Please note: earlier in the day I had consumed both a bourbon chocolate shake from West Egg Cafe and a Jack & Coke Slushie from Victory Sandwich Bar, both located here in the Atlanta metro area. I’m not saying that I was creating a dessert under the influence…I’m Just Saying.
[ad#rightpost]Step 1. Mix equal parts from both Shock Coffee and Death Wish Coffee, both known for being tasty and uber-caffeinated. Make some coffee with it.
Step 2. Sip coffee while you pick out a bowl. Remember: the size of the bowl defines the size of your dessert, so don’t go too big. Unless you really want to. Then by all means.
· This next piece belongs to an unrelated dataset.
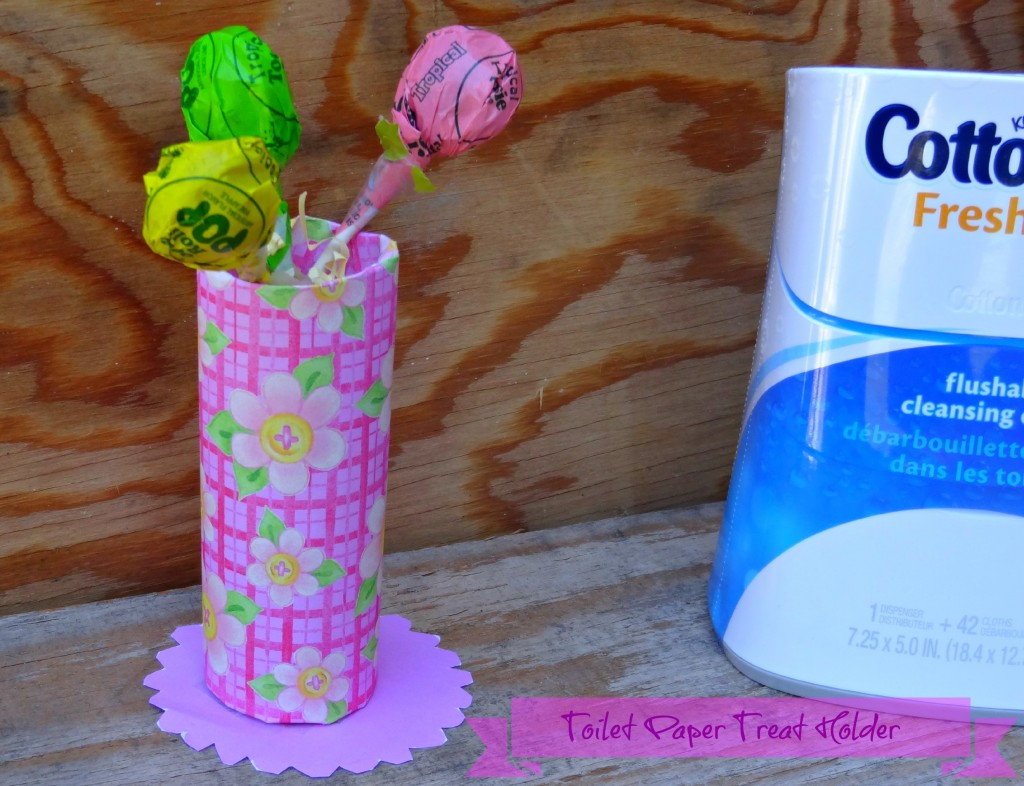 3 easy easter crafts for kids saving mamasita Kids toilet paper holder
Step 3. Into this bowl place one (1) espresso chocolate chip cookie from Whole Foods.
Step 4. Against the cookie place two-plus scoops of Caffeine and Cacao Ice Cream from High Road Craft Ice Cream.
Step 5. Into the ice cream embed the better portion of a Coffee: Cacao Expressions bar from Cacao Atlanta. If you look closely at it in the picture, you may ask: “Does that bar have a coffee bean with wings on it?” Yes. Yes it does.
Step 6. Get someone else to refill your coffee mug. Because you’ve been drinking it and you must move quickly lest the ice cream melt.
Step 7. Into bowl and over contents drizzle liquor. In this case I used some Godiva Liqueur and Van Gogh Double Espresso Double Caffeine Vodka.
Step 8. Eat it. Keep your cackling to a minimum. (I did not.)
Step 9. When you finish the madness, you will notice some melted ice cream and left over liquor in the bowl. Waste nothing. Pour into your coffee. Finish coffee. Moan. Happily.